● **TASK TO CARRY OUT**
Below is a set of records. Repeat all of them exactly.

● **Stored items from a collection**
....

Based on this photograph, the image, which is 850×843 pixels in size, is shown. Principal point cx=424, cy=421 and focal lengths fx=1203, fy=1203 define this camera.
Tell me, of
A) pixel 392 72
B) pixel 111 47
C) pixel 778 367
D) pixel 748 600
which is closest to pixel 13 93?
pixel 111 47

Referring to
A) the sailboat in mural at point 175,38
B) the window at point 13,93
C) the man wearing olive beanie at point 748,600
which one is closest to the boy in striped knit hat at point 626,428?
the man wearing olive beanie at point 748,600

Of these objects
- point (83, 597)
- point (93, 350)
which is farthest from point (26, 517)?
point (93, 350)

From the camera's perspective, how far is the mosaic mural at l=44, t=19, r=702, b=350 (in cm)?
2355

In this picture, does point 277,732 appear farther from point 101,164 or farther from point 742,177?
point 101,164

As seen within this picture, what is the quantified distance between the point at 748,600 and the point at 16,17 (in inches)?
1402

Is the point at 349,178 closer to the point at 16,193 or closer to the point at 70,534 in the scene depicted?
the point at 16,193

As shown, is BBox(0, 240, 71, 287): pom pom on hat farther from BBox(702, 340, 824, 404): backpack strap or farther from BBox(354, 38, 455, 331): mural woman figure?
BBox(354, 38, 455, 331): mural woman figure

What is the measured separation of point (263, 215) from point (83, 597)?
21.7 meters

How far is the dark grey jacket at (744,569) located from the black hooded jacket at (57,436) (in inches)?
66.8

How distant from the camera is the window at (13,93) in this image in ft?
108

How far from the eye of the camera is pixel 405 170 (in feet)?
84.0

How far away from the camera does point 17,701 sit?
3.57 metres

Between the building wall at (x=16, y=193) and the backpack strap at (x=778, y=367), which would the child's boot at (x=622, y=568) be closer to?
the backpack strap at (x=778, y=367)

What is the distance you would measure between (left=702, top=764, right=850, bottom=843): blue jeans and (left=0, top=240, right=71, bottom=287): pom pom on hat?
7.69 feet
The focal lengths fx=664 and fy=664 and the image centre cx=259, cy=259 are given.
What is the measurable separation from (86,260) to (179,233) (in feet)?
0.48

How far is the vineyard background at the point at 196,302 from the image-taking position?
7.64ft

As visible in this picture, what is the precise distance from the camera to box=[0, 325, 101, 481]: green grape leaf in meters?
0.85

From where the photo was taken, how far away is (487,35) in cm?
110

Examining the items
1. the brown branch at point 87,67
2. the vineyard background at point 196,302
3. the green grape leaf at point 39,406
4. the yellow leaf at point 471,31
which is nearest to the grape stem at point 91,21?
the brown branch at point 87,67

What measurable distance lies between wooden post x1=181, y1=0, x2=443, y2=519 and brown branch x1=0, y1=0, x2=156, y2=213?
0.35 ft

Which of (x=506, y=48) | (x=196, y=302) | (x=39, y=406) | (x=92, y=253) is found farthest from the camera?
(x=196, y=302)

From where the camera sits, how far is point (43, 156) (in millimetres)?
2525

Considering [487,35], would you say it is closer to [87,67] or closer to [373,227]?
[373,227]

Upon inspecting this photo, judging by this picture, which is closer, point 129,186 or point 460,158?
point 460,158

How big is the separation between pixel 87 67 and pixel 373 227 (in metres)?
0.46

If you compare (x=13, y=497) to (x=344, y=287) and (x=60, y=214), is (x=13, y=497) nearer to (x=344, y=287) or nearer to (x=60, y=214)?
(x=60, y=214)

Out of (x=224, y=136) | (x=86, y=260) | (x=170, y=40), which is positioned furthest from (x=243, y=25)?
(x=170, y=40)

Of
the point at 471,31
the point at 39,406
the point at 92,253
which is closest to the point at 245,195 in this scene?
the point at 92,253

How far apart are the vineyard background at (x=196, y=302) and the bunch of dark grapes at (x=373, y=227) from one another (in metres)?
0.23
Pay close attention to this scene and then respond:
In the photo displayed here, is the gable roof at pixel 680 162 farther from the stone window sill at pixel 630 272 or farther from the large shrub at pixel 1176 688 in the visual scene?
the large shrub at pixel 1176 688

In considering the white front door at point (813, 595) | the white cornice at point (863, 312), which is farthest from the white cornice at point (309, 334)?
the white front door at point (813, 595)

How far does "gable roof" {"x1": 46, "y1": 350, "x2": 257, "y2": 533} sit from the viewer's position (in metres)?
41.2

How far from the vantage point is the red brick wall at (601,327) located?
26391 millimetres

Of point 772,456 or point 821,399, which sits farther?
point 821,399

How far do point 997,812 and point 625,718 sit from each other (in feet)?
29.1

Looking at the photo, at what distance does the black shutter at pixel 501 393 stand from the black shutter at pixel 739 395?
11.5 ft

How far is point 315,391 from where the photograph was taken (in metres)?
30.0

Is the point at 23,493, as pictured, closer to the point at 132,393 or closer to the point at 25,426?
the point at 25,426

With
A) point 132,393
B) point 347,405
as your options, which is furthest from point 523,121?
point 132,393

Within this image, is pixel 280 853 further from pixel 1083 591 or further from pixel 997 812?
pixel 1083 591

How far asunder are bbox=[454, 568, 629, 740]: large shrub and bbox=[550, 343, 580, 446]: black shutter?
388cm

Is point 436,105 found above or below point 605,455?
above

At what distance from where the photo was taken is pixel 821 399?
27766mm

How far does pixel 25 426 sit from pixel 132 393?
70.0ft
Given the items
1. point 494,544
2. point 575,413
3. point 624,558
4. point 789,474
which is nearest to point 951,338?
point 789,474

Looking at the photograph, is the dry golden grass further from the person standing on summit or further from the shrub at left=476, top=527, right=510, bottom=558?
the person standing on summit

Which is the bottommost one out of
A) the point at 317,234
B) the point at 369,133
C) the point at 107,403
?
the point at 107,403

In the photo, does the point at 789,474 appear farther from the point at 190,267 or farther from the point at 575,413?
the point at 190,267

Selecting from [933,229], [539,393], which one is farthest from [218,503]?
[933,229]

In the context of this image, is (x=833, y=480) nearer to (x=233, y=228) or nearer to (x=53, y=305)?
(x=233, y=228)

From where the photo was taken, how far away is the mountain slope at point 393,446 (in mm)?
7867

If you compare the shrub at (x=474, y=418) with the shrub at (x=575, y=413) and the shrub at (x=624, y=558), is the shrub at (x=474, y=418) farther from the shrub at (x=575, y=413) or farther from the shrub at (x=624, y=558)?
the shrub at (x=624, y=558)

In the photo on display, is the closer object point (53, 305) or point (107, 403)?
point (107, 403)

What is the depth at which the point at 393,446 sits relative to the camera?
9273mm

....

● **EXERCISE ANSWER**
Based on this photograph, the image, which is 850×843 pixels in size, is shown. Principal point cx=424, cy=421 and focal lengths fx=1203, fy=1203 define this camera.
Tell me, of
A) pixel 392 72
B) pixel 111 47
C) pixel 778 367
D) pixel 748 600
which is closest to pixel 13 93?
pixel 111 47

Referring to
A) the sailboat in mural at point 175,38
B) the window at point 13,93
C) the man wearing olive beanie at point 748,600
which one is closest to the boy in striped knit hat at point 626,428?
the man wearing olive beanie at point 748,600

Of these objects
- point (83, 597)
- point (93, 350)
which is farthest from point (26, 517)?
point (93, 350)

From the camera's perspective, how far is the mosaic mural at l=44, t=19, r=702, b=350 (in cm)?
2355

In this picture, does point 277,732 appear farther from point 101,164 or farther from point 742,177?
point 101,164

As seen within this picture, what is the quantified distance between the point at 748,600 and the point at 16,17 (in inches)?
1402

Is the point at 349,178 closer to the point at 16,193 or closer to the point at 70,534 in the scene depicted?
the point at 16,193

As shown, is BBox(0, 240, 71, 287): pom pom on hat farther from BBox(702, 340, 824, 404): backpack strap or farther from BBox(354, 38, 455, 331): mural woman figure?
BBox(354, 38, 455, 331): mural woman figure

What is the measured separation of point (263, 215) from point (83, 597)?
21.7 meters

How far is the dark grey jacket at (744,569) located from the black hooded jacket at (57,436) (in inches)?
66.8

How distant from the camera is the window at (13,93) in this image in ft?
108

How far from the eye of the camera is pixel 405 170 (in feet)?
84.0

How far away from the camera does point 17,701 sit?
3.57 metres

Between the building wall at (x=16, y=193) and the backpack strap at (x=778, y=367), which would the child's boot at (x=622, y=568) be closer to?
the backpack strap at (x=778, y=367)

What is the distance you would measure between (left=702, top=764, right=850, bottom=843): blue jeans and (left=0, top=240, right=71, bottom=287): pom pom on hat?
7.69 feet
The focal lengths fx=664 and fy=664 and the image centre cx=259, cy=259 are given.
What is the measurable separation from (86,260) to (179,233) (in feet)?
0.48

How far is the vineyard background at the point at 196,302 from the image-taking position?
7.64ft

As visible in this picture, what is the precise distance from the camera to box=[0, 325, 101, 481]: green grape leaf in meters?
0.85

From where the photo was taken, how far away is (487,35) in cm?
110

Examining the items
1. the brown branch at point 87,67
2. the vineyard background at point 196,302
3. the green grape leaf at point 39,406
4. the yellow leaf at point 471,31
which is nearest to the grape stem at point 91,21?
the brown branch at point 87,67

What measurable distance lies between wooden post x1=181, y1=0, x2=443, y2=519 and brown branch x1=0, y1=0, x2=156, y2=213?
0.35 ft

Which of (x=506, y=48) | (x=196, y=302) | (x=39, y=406) | (x=92, y=253) is found farthest from the camera?
(x=196, y=302)

From where the camera sits, how far is point (43, 156) (in millimetres)?
2525

Considering [487,35], would you say it is closer to [87,67] or closer to [373,227]?
[373,227]

Upon inspecting this photo, judging by this picture, which is closer, point 129,186 or point 460,158?
point 460,158

How big is the separation between pixel 87 67 and pixel 373 227 (in metres)?
0.46

If you compare (x=13, y=497) to (x=344, y=287) and (x=60, y=214), is (x=13, y=497) nearer to (x=344, y=287) or nearer to (x=60, y=214)?
(x=60, y=214)

Out of (x=224, y=136) | (x=86, y=260) | (x=170, y=40), which is positioned furthest from (x=243, y=25)?
(x=170, y=40)

Of
the point at 471,31
the point at 39,406
the point at 92,253
which is closest to the point at 245,195 in this scene?
the point at 92,253

How far apart are the vineyard background at (x=196, y=302) and the bunch of dark grapes at (x=373, y=227) from one another (in metres)?
0.23
Pay close attention to this scene and then respond:
In the photo displayed here, is the gable roof at pixel 680 162 farther from the stone window sill at pixel 630 272 or farther from the large shrub at pixel 1176 688 in the visual scene?
the large shrub at pixel 1176 688

In considering the white front door at point (813, 595) | the white cornice at point (863, 312), which is farthest from the white cornice at point (309, 334)?
the white front door at point (813, 595)

How far does "gable roof" {"x1": 46, "y1": 350, "x2": 257, "y2": 533} sit from the viewer's position (in metres)?
41.2

How far from the vantage point is the red brick wall at (601,327) located?
26391 millimetres

Of point 772,456 or point 821,399, which sits farther?
point 821,399

How far do point 997,812 and point 625,718 sit from each other (in feet)?
29.1

Looking at the photo, at what distance does the black shutter at pixel 501 393 stand from the black shutter at pixel 739 395?
11.5 ft

How far is point 315,391 from where the photograph was taken (in metres)?
30.0

Is the point at 23,493, as pictured, closer to the point at 132,393 or closer to the point at 25,426?
the point at 25,426

With
A) point 132,393
B) point 347,405
as your options, which is furthest from point 523,121?
point 132,393

Within this image, is pixel 280 853 further from pixel 1083 591 or further from pixel 997 812?
pixel 1083 591

How far asunder are bbox=[454, 568, 629, 740]: large shrub and bbox=[550, 343, 580, 446]: black shutter?
388cm

Is point 436,105 found above or below point 605,455?
above

At what distance from where the photo was taken is pixel 821 399?
27766mm

How far does pixel 25 426 sit from pixel 132 393?
70.0ft
Given the items
1. point 494,544
2. point 575,413
3. point 624,558
4. point 789,474
which is nearest to point 951,338?
point 789,474

Looking at the photograph, is the dry golden grass further from the person standing on summit or further from the shrub at left=476, top=527, right=510, bottom=558?
the person standing on summit

Which is the bottommost one out of
A) the point at 317,234
B) the point at 369,133
C) the point at 107,403
?
the point at 107,403

In the photo, does the point at 789,474 appear farther from the point at 190,267 or farther from the point at 575,413?
the point at 190,267

Selecting from [933,229], [539,393], which one is farthest from [218,503]?
[933,229]

In the context of this image, is (x=833, y=480) nearer to (x=233, y=228) or nearer to (x=53, y=305)?
(x=233, y=228)

From where the photo was taken, how far away is the mountain slope at point 393,446 (in mm)?
7867

If you compare the shrub at (x=474, y=418) with the shrub at (x=575, y=413) and the shrub at (x=624, y=558), is the shrub at (x=474, y=418) farther from the shrub at (x=575, y=413) or farther from the shrub at (x=624, y=558)?
the shrub at (x=624, y=558)

In the photo on display, is the closer object point (53, 305) or point (107, 403)?
point (107, 403)

What is the depth at which the point at 393,446 sits relative to the camera?
9273mm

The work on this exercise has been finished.